### TO DO
From the racing history, reproduce the passage that begins with "To make amends" and ends with "the top four.", switching "fastest car" to "quickest car".

To make amends with Ambrose who had ended up in 7th place after refiring his car to finish; Gordon gave Ambrose his second RGM car the No. 77 Menards car for the 2007 Centurion Boats at the Glen, in an attempt to make his Sprint Cup debut. For this race, Ambrose was sponsored by a mixture of RGM sponsors such as Jim Beam and Camping World, plus the sponsors of his Busch team JTG Daugherty Racing such as Kingsford and Clorox. Ambrose, however, did not qualify because it was rained out.

After the disappointing weekend at both Montreal and Pocono, Gordon redeemed himself from his penalty by driving from 29th spot at Watkins Glen to finish in 5th place. With four laps left, Gordon had the fastest car, but Ron Fellows was able to hold him off and he couldn't break into the top four.

2008

In January of 2008, Gordon hired a new crew chief, Frank Kerr. During preseason testing prior to the 2008 Daytona 500, RGM switched to the Dodge Charger, using Evernham engines. However, due to the sudden switch, GEM could only give Gordon a Dodge Charger nose for testing. Gordon received the correct nose, a Dodge Avenger nose with Charger decals, before the Daytona 500, and finished 8th at Daytona. However, he was given a 100-point penalty from NASCAR along with a $100,000 fine, while Kerr was suspended six races. Fans and sponsor Jim Beam started a "Rally for Robby" campaign, protesting the penalty, although it was standard in most 2007 COT penalties. On March 5, the National Stock Car Racing Commission reinstated the No. 7's driver's and owner's points and Kerr's suspension was retracted, though he remained on probation and the fine increased to $150,000. Kerr would depart the team shortly thereafter, ending his RGM tenure at ten races, and was replaced by Walter Giles and Kirk Almquist.

Late in the year, GEM and RGM were embroiled in a lawsuit, concerning a potential merger between the two organizations. The suit was eventually dropped, but in the process the partnership was dissolved and Gordon switched to Penske Racing engines.

2009
For 2009, Gordon made another manufacturer switch, the team's fourth in as many years, and fielded Toyota's for the season. Gordon ran 35 of the 36 races, with David Gilliland running at Richmond, finishing 24th. Robby Gordon's greatest finish on an oval track for a long time and his greatest finish for 2009 came at Charlotte in the Coca-Cola 600. There under caution he was trying to decide whether or not to make a bet to stay out for the rain that soaked up the track. He made the bet but David Reutimann and Ryan Newman made last second decisions to stay out. When the race was called official minutes later, Robby Gordon ended up in third place. Had David Reutimann and Ryan Newman pitted before the red flag, Robby Gordon would have won the race.

Source records:
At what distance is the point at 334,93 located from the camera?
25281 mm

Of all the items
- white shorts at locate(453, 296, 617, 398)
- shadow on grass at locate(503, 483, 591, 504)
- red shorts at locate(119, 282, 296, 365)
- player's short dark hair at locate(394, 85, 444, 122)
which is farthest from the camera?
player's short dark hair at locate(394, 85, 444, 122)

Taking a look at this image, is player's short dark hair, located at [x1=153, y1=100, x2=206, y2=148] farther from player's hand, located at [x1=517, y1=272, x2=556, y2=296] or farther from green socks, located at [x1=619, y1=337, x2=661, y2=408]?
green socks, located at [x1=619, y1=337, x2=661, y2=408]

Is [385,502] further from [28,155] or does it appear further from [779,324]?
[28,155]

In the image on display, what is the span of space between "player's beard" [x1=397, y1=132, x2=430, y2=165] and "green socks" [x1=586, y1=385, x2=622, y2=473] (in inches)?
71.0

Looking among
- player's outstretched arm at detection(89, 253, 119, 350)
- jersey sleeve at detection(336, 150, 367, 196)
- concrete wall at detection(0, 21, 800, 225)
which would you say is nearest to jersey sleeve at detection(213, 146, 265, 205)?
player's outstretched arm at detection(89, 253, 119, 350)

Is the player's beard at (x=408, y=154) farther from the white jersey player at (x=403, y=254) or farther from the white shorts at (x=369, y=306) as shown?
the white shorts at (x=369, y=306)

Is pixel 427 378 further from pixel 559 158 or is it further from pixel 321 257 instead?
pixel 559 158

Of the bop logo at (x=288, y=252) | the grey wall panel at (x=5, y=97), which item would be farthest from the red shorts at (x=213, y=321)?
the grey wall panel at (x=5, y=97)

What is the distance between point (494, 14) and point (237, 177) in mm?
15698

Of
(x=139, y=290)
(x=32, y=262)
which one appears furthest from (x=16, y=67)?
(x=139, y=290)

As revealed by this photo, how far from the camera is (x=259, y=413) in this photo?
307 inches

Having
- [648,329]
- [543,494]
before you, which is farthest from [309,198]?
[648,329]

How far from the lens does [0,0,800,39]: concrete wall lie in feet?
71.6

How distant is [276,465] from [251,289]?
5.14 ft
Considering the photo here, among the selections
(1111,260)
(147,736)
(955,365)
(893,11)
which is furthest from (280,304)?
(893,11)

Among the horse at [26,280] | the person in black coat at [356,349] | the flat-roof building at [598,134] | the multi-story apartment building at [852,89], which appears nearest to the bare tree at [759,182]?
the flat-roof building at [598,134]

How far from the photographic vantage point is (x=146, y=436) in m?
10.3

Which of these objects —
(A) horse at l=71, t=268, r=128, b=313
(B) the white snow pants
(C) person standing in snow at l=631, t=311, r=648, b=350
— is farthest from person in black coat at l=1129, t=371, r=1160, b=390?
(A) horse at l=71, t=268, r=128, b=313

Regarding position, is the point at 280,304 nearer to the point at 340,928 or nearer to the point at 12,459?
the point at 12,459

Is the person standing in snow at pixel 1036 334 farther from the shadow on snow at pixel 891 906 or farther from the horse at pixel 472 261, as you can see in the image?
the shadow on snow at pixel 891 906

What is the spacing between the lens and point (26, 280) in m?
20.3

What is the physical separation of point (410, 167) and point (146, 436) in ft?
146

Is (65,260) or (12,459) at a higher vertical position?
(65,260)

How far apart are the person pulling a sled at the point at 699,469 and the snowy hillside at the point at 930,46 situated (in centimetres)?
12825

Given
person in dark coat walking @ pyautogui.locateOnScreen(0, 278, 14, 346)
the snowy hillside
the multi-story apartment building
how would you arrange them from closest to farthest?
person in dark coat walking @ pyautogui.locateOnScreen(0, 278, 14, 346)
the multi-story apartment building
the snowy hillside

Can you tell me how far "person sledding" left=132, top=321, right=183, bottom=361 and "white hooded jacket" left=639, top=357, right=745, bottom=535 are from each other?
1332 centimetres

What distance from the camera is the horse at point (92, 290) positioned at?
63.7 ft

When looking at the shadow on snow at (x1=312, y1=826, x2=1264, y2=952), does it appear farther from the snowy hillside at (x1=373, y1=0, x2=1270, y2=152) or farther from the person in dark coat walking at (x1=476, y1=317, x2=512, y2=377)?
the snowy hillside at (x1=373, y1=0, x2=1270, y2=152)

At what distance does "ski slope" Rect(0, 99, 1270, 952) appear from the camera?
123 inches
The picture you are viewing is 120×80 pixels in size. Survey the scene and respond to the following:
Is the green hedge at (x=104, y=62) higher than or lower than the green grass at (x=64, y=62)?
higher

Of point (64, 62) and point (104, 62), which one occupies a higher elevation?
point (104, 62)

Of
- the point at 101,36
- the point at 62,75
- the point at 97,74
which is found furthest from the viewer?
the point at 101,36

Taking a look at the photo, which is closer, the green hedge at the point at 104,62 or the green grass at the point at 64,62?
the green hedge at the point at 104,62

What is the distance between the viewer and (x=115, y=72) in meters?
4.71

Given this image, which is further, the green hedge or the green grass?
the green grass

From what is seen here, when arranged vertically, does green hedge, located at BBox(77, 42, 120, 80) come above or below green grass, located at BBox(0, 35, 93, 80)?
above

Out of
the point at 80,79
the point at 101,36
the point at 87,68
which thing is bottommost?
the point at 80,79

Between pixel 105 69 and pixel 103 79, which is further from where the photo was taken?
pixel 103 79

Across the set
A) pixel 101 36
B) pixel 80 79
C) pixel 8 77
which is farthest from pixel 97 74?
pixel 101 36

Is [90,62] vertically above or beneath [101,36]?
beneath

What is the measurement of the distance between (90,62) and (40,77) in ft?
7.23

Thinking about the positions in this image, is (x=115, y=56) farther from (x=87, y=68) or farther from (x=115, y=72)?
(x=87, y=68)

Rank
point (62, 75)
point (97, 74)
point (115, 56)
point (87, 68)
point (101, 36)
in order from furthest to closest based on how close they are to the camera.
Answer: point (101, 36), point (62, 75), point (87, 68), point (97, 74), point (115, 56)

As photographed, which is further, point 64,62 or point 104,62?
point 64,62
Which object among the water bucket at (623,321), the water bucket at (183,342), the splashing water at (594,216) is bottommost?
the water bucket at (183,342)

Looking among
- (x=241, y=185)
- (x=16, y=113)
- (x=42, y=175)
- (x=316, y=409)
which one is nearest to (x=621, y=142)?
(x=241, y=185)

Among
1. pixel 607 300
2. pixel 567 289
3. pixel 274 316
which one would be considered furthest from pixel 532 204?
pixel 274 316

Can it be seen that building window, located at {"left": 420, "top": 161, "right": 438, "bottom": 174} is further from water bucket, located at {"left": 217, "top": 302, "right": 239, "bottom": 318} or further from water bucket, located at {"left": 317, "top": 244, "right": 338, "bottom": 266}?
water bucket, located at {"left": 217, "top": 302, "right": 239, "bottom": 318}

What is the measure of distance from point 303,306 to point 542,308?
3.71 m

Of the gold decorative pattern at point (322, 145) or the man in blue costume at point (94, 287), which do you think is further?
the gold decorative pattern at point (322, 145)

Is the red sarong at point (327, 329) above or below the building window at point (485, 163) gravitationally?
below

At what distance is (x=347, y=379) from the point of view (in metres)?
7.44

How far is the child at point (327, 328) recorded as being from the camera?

### THE RESULT
To make amends with Ambrose who had ended up in 7th place after refiring his car to finish; Gordon gave Ambrose his second RGM car the No. 77 Menards car for the 2007 Centurion Boats at the Glen, in an attempt to make his Sprint Cup debut. For this race, Ambrose was sponsored by a mixture of RGM sponsors such as Jim Beam and Camping World, plus the sponsors of his Busch team JTG Daugherty Racing such as Kingsford and Clorox. Ambrose, however, did not qualify because it was rained out.

After the disappointing weekend at both Montreal and Pocono, Gordon redeemed himself from his penalty by driving from 29th spot at Watkins Glen to finish in 5th place. With four laps left, Gordon had the quickest car, but Ron Fellows was able to hold him off and he couldn't break into the top four.